Extract provided:
----

Love and Respect by Emerson Eggerichs was a book my command chaplain gave me when I first sought marital counseling before Julie and I were married (which should give you an indication on how long ago I read this).
The book is based on Ephesians 5:22-33: “22 Wives, submit to your own husbands, as to the Lord. 23 For the husband is the head of the wife even as Christ is the head of the church, his body, and is himself its Savior. 24 Now as the church submits to Christ, so also wives should submit in everything to their husbands. 25 Husbands, love your wives, as Christ loved the church and gave himself up for her, 26 that he might sanctify her, having cleansed her by the washing of water with the word, 27 so that he might present the church to himself in splendor, without spot or wrinkle or any such thing, that she might be holy and without blemish.[a]28 In the same way husbands should love their wives as their own bodies. He who loves his wife loves himself. 29 For no one ever hated his own flesh, but nourishes and cherishes it, just as Christ does the church, 30 because we are members of his body. 31 “Therefore a man shall leave his father and mother and hold fast to his wife, and the two shall become one flesh.” 32 This mystery is profound, and I am saying that it refers to Christ and the church. 33 However, let each one of you love his wife as himself, and let the wife see that she respects her husband.”
Eggerichs bases his book on the foundational premise that love is the critical need most wives have, and respect is the most critical need most husbands have. I personally agree with this general term. Yes, some husbands crave love more than respect, and some wives crave respect more than love.
However, in my own experience, I get the most frustrated with Julie when I feel disrespected. This happens when I feel undercut (something I tell my boys is subverted by something she said), or when I feel contradicted. I’ve never for one second felt unloved.
I also know Julie is most frustrated with me when I’m unloving toward her, which is usually right after I feel disrespected. I can also be inattentive. I’m a task orientated person, and I don’t consider, “Give Julie some snuggle time,” a task. This isn’t because I don’t love her. It’s because I don’t think of it as work, so I don’t mentally put it on my to-do list.

This book gave Julie and I a base to start from. We typically have conversations that cover how I felt disrespected or she felt unloved (or how she realizes she behaved disrespectfully, or I realize I was unloving).
The knock I have on this book is something I feel important to discuss. It’s my belief that Eggerichs spent a great deal of time emphasizing the wife’s need to respect the husband. If I gave this book to my sister, she’d call Eggerichs a sexist pig. If I didn’t have the context I have (both through Bible study and conversations with my command chaplain) I’d probably agree with her.
I think the reason for this emphasis was something he mentioned briefly: Most husbands already know they need to be more loving. Most people readily discuss that as an area of improvement for men. However, Eggerichs’s claim is that it’s counter-intuitive for a wife to realize that she doesn’t need to love her husband more, but instead needs to look for ways to demonstrate respect.

----

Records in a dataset
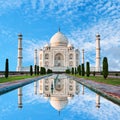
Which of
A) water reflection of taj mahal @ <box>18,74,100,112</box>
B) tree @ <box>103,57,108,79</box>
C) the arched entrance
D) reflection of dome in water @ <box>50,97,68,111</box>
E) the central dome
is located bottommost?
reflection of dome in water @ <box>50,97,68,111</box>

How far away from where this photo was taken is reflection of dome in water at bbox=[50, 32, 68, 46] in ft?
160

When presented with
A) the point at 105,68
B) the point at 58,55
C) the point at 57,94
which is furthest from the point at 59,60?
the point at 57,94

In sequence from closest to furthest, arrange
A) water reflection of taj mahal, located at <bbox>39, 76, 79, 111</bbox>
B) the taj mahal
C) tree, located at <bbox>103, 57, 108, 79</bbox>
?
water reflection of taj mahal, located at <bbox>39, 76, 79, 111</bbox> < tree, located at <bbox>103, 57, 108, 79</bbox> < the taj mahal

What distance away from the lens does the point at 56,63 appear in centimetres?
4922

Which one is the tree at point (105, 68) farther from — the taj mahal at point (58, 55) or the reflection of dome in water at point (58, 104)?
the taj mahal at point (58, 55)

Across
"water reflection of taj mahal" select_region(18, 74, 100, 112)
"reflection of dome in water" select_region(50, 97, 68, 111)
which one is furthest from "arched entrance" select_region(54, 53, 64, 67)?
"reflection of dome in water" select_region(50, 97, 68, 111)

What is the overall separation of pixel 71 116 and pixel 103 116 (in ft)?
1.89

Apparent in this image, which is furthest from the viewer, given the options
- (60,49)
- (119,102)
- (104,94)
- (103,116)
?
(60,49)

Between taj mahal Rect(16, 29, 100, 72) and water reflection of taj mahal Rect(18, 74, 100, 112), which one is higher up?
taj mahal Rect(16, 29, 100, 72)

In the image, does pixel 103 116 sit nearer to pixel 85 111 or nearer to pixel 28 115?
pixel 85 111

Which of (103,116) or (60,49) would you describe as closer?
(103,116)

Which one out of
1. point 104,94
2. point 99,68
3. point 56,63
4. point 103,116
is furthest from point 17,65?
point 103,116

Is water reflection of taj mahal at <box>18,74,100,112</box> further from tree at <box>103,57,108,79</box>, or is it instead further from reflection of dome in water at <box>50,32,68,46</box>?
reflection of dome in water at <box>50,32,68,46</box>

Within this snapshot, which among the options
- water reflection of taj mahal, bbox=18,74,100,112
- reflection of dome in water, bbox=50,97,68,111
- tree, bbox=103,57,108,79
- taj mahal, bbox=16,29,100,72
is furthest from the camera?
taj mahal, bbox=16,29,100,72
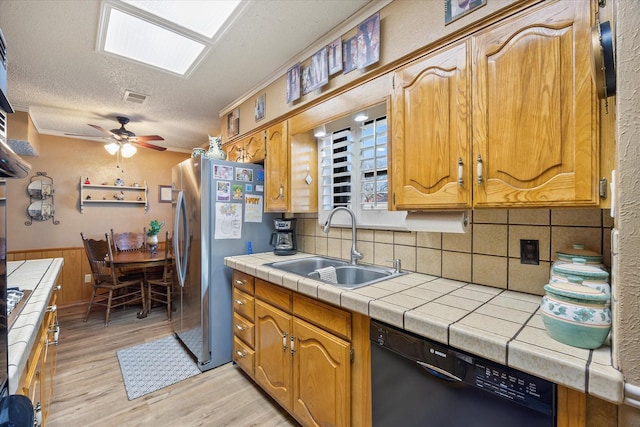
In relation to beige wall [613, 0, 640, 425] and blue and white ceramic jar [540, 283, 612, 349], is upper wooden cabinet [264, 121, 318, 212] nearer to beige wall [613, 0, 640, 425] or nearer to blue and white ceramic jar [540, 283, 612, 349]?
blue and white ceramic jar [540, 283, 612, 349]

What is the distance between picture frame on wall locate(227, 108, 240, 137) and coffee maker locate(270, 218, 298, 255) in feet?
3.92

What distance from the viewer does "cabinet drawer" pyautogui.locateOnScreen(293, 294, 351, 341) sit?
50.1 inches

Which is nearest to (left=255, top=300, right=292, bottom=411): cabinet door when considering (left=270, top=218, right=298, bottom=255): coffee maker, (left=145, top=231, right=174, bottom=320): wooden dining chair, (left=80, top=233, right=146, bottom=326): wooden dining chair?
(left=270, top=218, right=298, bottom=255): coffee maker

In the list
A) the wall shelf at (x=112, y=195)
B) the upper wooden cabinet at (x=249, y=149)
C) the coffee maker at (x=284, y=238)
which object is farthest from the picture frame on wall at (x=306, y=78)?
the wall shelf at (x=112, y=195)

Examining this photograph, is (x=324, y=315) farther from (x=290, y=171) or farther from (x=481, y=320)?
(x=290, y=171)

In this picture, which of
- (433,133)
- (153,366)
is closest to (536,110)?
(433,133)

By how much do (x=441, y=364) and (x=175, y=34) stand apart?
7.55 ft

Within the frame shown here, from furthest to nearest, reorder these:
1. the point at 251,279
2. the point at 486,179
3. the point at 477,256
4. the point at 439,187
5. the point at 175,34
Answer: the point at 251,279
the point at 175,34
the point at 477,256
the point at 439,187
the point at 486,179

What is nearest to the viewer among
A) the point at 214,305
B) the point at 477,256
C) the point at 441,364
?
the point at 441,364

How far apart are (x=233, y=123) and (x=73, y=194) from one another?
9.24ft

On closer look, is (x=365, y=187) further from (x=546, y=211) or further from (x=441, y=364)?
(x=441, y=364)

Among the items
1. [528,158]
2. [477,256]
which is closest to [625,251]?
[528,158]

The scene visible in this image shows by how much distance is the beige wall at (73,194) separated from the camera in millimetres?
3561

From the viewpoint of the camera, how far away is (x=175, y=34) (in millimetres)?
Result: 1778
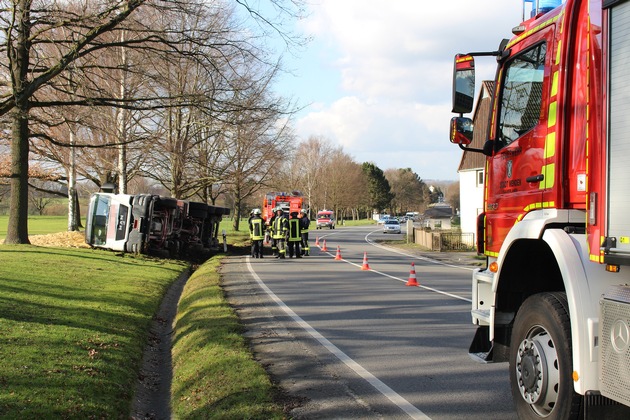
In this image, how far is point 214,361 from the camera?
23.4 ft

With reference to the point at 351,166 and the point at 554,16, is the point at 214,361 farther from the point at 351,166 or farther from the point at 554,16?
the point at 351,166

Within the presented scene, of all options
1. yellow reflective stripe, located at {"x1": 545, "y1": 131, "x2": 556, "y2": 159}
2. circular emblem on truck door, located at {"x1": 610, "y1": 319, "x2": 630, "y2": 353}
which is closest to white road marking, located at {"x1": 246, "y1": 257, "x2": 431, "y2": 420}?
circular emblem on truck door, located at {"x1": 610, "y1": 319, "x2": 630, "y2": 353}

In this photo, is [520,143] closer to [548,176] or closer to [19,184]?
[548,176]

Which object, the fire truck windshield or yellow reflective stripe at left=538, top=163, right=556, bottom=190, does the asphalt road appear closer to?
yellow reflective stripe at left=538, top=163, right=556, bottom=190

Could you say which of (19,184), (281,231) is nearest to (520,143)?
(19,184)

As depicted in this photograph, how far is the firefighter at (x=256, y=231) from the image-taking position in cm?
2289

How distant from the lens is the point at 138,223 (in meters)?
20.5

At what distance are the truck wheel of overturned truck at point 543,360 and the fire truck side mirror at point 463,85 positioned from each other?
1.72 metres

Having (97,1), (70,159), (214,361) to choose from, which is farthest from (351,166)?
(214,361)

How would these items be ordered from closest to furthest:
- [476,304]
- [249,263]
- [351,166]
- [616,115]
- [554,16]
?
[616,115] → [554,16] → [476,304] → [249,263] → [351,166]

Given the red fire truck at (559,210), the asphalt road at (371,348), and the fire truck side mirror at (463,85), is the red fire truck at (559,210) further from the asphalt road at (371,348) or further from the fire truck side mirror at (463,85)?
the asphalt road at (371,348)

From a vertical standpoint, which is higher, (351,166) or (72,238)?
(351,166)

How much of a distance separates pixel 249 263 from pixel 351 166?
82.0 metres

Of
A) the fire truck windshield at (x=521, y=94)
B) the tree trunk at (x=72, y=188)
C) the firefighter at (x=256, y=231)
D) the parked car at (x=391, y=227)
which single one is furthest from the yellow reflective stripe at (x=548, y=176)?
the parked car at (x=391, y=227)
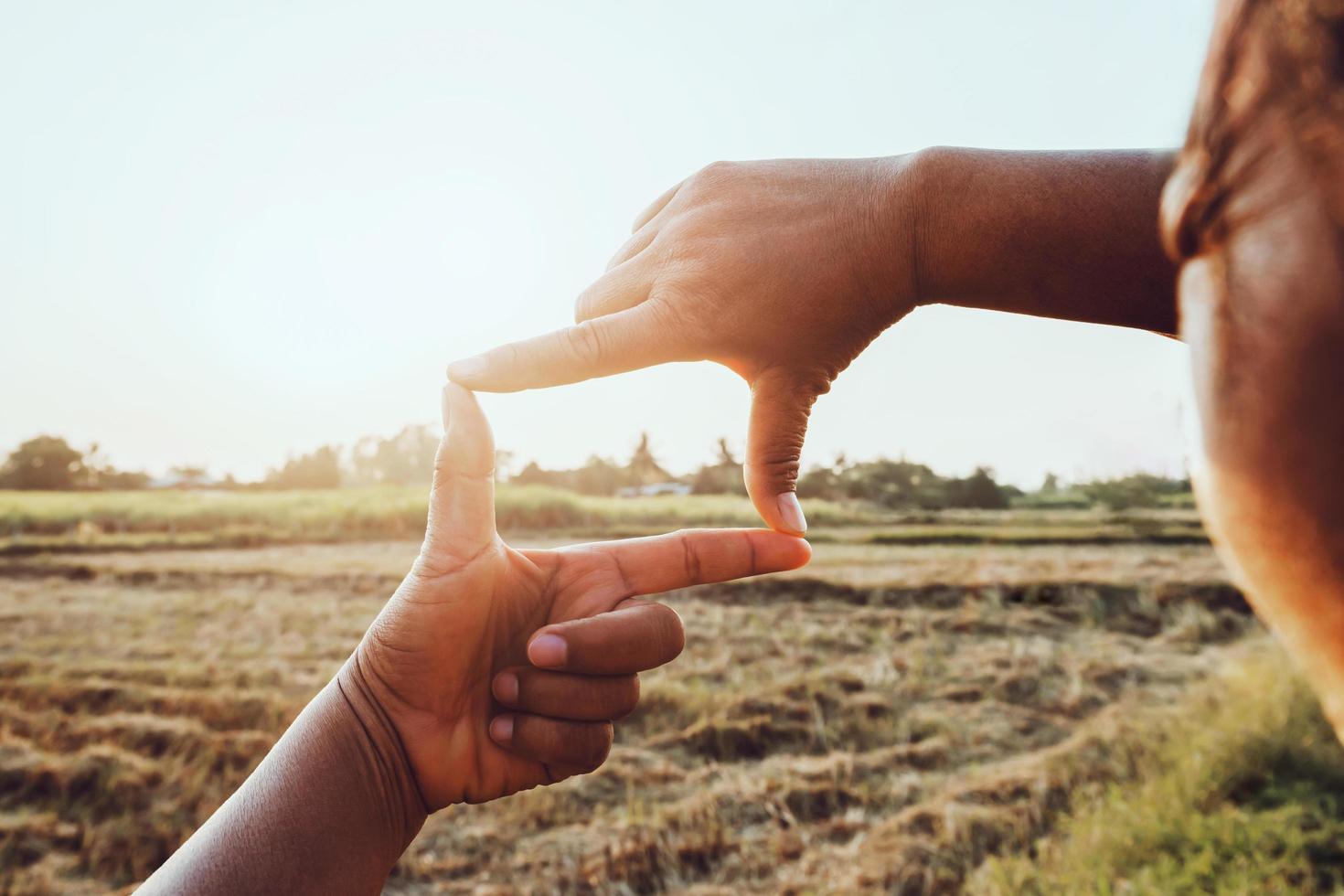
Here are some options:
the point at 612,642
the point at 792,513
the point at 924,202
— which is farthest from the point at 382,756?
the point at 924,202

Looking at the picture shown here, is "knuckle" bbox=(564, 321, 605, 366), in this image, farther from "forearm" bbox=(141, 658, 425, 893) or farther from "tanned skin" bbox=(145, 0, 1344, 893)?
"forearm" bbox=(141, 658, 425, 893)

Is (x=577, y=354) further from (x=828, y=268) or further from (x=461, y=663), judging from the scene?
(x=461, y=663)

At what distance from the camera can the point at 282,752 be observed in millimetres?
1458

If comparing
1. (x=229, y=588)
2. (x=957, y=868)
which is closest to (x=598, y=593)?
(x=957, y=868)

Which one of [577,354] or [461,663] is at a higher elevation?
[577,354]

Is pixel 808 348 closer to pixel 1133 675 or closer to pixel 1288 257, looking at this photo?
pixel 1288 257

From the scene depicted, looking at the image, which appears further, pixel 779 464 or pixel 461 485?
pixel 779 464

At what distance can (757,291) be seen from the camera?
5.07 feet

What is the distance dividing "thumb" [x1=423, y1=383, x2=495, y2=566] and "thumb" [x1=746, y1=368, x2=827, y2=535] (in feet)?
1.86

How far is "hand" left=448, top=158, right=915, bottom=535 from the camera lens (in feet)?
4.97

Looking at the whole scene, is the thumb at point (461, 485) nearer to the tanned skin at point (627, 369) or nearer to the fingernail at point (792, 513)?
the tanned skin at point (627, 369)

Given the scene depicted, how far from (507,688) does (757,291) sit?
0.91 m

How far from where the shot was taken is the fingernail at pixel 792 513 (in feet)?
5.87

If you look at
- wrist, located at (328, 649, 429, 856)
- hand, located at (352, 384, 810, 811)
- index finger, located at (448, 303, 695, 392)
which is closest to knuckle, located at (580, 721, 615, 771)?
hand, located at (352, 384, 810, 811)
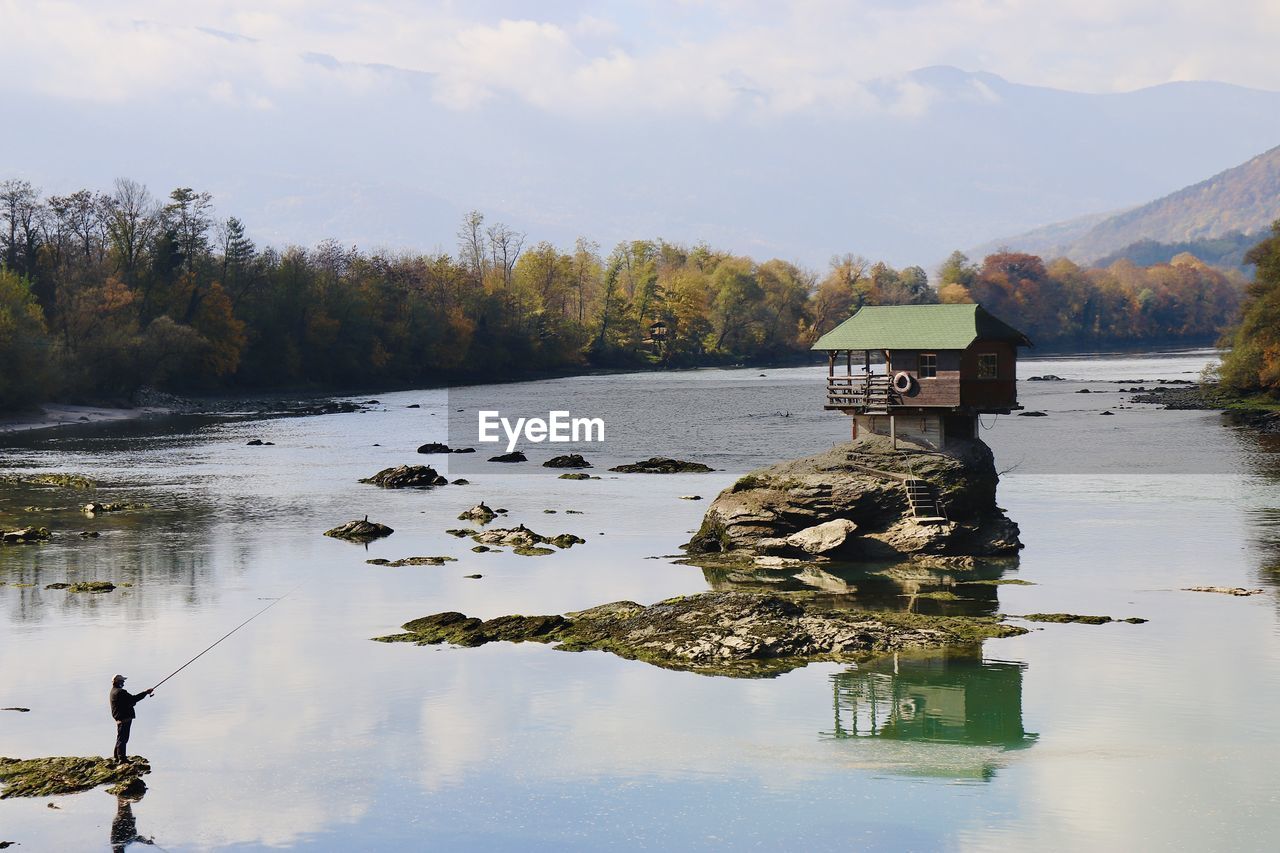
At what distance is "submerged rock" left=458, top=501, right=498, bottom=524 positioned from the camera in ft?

----

Given exercise:
According to the book review, who gave the writer a copy of Love and Respect?

Solution for this task:
The writer's command chaplain.